TEXT SEGMENT ▸
..............................

Re-igniting direct action for Palestine
Arms Embargo from Below •Arms Embargo From Below have restarted large factory blockades at a moment when general mobilisation in the movement is slowing down. Their first two actions took 150 activists to an arms factory in Kent. Since then, they have been trying to build the structures that make such actions sustainable. Two members of the group, Midnight and Pidge, answer rs21’s questions and argue for rebuilding a disruptive anti-imperialist movement through factory blockades, worker organising and collective action.
rs21: The Palestine solidarity movement in Britain has seen enormous growth since October 2023, but also increasing fragmentation and pressure. There’s a declining intensity of street mobilisation, the proscription of Palestine Action, prosecutions of organisers, and a government that has shown it is willing to criminalise dissent. How did Arms Embargo From Below emerge out of this landscape, and how did your organising trajectory lead you to specifically focus on an arms embargo?
Arms Embargo From Below started as a conversation around this fragmentation. A handful of activists came together to discuss the mounting pressure and fear hanging over us as a movement. How can we build power and resilience against repression through wider involvement, as well as grow confidence and collective political consciousness through shared struggle? How can we build capacities to act directly in a post-proscription environment, and better connect that to mass activity? Organising around the demand of an arms embargo – through a combination of mass blockade actions, worker agitation, and community organising – gives us a promising way forward to this horizon of mass and disruptive action.
Selling arms to Israel connects with the moral outrage that has driven the Palestine movement quite directly. The call for an arms embargo politicises this outrage – it has broad popular support, yet hasn’t been implemented, pointing to the undemocratic nature of the state and the need for struggle from below to enforce our demands.

..............................

RECORD LIST ▸
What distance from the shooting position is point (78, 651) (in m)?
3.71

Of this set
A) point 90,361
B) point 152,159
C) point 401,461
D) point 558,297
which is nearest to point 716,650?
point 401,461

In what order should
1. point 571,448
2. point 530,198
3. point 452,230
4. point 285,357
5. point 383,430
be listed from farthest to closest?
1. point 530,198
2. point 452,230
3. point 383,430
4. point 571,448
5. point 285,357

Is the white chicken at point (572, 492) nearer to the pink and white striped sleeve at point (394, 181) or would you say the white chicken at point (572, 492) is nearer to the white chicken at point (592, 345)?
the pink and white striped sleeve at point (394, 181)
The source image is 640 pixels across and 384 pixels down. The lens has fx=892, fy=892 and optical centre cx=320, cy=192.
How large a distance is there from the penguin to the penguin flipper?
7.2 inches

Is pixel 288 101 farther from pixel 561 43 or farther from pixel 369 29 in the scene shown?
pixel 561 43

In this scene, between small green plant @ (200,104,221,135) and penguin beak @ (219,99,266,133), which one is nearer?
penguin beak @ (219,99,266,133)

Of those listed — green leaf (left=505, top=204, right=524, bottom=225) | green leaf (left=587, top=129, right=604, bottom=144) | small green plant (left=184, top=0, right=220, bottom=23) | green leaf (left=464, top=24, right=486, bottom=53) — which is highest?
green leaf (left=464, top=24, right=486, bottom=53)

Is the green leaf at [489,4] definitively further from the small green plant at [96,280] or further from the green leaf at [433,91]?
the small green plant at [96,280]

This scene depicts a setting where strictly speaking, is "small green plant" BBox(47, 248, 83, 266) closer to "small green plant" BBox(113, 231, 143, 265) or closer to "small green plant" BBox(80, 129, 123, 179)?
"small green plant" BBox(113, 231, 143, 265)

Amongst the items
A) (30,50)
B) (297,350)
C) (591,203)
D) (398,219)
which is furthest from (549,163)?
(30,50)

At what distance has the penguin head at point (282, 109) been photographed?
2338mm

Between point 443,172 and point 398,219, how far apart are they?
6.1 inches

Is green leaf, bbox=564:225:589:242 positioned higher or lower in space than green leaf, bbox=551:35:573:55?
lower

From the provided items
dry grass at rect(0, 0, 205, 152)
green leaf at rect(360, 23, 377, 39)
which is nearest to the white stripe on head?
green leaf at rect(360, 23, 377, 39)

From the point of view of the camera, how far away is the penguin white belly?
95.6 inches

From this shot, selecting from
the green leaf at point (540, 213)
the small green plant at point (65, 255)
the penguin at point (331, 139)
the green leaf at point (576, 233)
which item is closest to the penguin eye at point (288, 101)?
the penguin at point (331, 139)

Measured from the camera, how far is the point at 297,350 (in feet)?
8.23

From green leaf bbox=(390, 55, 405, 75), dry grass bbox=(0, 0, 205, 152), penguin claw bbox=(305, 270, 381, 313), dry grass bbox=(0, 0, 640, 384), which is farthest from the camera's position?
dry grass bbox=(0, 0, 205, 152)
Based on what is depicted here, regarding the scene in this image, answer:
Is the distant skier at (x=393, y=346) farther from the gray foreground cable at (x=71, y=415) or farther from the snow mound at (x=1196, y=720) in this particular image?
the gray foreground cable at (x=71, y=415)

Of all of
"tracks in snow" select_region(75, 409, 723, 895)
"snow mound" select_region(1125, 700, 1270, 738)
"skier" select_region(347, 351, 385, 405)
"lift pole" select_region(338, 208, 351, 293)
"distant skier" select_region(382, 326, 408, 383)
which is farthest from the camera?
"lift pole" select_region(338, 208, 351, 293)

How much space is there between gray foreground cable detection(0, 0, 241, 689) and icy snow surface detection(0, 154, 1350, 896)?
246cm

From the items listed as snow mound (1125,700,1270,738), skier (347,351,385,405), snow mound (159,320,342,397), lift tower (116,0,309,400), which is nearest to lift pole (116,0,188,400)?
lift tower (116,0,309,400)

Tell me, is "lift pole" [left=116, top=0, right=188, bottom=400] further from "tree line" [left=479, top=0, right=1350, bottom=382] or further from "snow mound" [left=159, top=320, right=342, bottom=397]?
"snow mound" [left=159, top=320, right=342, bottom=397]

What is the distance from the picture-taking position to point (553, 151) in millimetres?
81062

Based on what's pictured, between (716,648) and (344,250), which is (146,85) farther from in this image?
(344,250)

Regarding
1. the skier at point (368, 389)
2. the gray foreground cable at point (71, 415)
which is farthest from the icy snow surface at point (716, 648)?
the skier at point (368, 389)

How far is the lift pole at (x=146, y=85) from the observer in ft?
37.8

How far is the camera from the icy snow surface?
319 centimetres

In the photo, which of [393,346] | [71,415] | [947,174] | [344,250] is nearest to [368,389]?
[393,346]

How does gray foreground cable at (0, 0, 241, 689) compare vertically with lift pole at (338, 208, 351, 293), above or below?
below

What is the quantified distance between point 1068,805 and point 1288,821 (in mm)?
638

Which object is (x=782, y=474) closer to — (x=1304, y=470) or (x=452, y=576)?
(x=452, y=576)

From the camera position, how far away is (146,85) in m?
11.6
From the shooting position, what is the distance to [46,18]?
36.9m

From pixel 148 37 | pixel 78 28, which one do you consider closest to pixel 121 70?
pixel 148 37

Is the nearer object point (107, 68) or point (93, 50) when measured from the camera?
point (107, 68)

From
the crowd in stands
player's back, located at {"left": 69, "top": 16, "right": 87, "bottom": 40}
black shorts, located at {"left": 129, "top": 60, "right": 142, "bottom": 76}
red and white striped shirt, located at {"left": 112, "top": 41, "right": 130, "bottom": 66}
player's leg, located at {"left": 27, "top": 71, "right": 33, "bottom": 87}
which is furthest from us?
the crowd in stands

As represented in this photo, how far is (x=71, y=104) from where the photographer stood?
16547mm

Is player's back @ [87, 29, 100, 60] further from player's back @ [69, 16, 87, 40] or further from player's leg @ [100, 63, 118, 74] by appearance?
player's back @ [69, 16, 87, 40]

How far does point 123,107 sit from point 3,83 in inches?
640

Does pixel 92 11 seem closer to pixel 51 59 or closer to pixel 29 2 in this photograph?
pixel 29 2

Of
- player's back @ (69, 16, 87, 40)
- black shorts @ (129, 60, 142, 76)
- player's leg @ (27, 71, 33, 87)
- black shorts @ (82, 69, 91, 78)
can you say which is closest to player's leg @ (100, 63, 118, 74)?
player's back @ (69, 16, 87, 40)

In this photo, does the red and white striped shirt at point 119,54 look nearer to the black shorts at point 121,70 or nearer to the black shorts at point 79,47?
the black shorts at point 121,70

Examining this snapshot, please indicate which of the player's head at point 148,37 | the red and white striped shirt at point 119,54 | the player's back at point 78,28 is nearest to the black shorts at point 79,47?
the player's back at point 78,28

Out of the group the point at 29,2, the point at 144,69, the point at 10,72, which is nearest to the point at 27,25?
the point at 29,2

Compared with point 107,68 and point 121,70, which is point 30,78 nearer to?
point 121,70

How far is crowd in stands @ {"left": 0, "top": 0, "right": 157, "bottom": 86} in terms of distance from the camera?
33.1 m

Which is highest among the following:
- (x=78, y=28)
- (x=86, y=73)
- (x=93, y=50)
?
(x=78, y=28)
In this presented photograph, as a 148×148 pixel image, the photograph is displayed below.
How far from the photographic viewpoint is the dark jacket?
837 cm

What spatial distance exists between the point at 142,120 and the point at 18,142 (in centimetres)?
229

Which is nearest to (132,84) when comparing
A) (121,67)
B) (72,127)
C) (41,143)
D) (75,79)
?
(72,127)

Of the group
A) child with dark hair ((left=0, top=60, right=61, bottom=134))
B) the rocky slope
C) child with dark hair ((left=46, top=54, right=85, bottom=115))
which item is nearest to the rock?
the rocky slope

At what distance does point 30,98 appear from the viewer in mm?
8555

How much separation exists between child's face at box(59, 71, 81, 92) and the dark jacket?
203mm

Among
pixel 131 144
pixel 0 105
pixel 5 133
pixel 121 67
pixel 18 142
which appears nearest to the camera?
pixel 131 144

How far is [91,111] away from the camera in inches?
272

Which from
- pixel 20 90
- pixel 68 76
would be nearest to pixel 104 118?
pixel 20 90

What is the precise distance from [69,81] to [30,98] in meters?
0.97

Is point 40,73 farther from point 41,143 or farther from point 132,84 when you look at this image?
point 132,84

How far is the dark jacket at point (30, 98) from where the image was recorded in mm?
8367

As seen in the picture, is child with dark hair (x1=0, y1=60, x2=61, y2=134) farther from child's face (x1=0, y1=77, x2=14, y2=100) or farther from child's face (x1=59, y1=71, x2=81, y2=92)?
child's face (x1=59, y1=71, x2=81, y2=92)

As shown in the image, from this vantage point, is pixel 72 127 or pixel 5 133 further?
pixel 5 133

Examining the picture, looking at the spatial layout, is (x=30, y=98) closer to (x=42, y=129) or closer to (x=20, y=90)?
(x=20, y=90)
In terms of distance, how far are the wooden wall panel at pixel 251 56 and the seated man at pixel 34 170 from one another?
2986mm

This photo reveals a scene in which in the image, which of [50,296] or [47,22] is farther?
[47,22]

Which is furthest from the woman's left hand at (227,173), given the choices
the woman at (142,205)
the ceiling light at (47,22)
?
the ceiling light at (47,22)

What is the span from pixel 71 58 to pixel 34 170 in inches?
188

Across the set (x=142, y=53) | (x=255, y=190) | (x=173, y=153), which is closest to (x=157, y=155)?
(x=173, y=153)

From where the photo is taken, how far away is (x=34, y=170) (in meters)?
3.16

..............................

WRITTEN INSTRUCTION ▸ Continue the interview with Arms Embargo From Below about arms factory blockades for Palestine, picking up right after its last paragraph.

OUTPUT FOR THIS TASK ▸
It also allows us to do locally rooted organising around material targets and connect to the wider movement that has built up around them, while using tactics that already bring people together in collective disruptive struggle at a low enough risk level that we can expand participation beyond a small committed group. There are thousands of people who have marched for Palestine over and over and want to do more, but aren’t ready to sacrifice years of their lives to harsh sentencing. These are the people we’re trying to bring into our arms factory blockades – we brought hundreds of people out to our first two, disrupting production with no arrests.
Finally, bringing people together to shut down an arms factory, even just for a day, builds people’s confidence in collective action. At a time when demoralisation is rife and confidence in the movement is low, the feeling of those small wins with your comrades can go a long way.
rs21: Your first public actions were a blockade of Instro Precision near Sandwich, a subsidiary of Elbit Systems UK, which makes imaging and targeting technology used in Israeli drones. Can you explain why you chose this as your opening target? What did you learn from it, and what does it tell you about the strategy going forward?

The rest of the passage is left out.